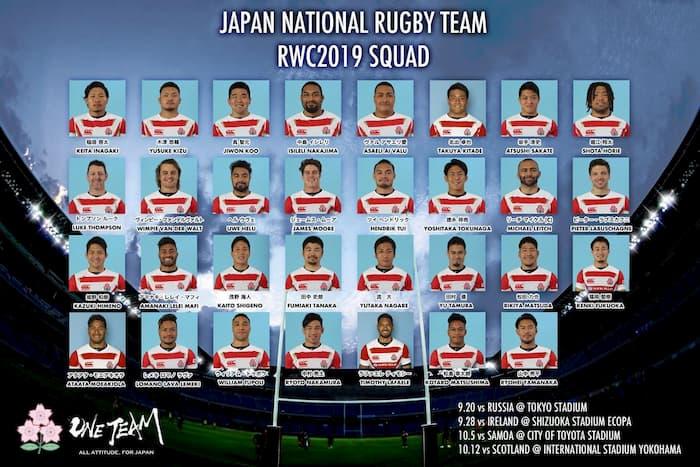 Japan rugby squad RWC 2019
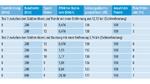 Tabelle mit Testergebnissen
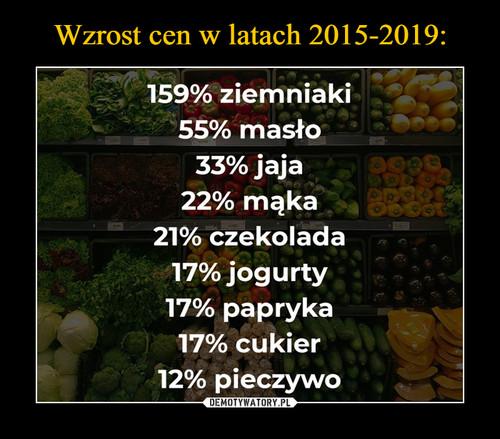 Wzrost cen w latach 2015-2019:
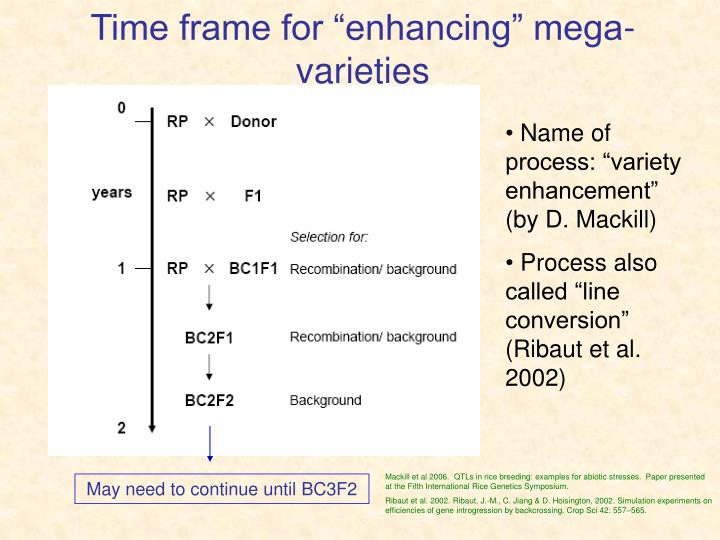 "Time frame for ""enhancing"" mega-varieties"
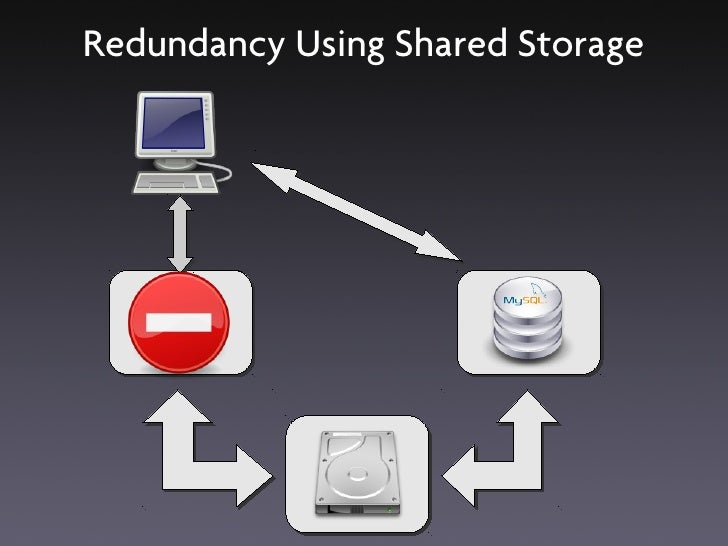 Related Tools / Links ●   Linux Heartbeat     http://linux-ha.org/ ●   Red Hat Cluster Suite     http://www.redhat.com/clu...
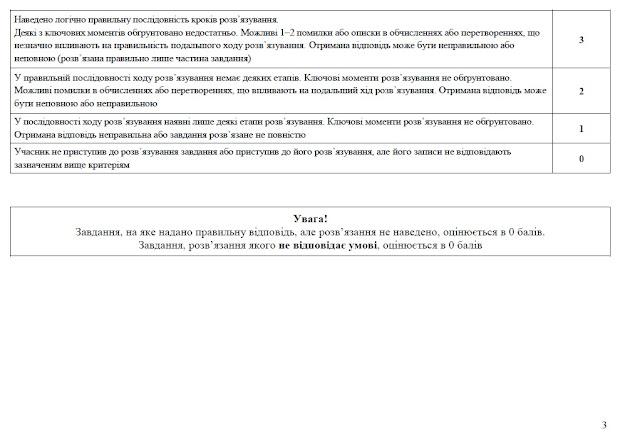Критерії оцінювання ЗНО з математики - офіційні УЦОЯО - 3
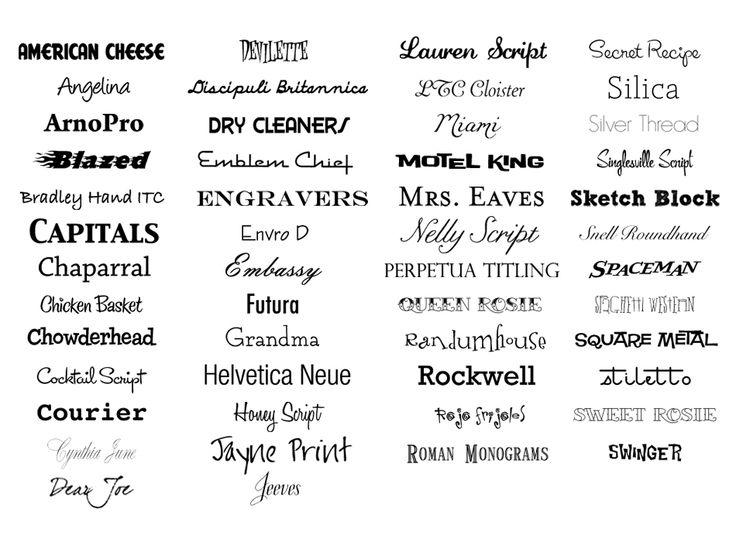 fonts.gif (950×700)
◇ ◇ ◇ ◇
Work required:
Give an exact copy of the listing above that leaves out every picture.

Exercise result:
 Japan rugby squad RWC 2019
 Tabelle mit Testergebnissen
 Wzrost cen w latach 2015-2019:
 "Time frame for ""enhancing"" mega-varieties"
 Related Tools / Links ●   Linux Heartbeat     http://linux-ha.org/ ●   Red Hat Cluster Suite     http://www.redhat.com/clu...
Критерії оцінювання ЗНО з математики - офіційні УЦОЯО - 3
 fonts.gif (950×700)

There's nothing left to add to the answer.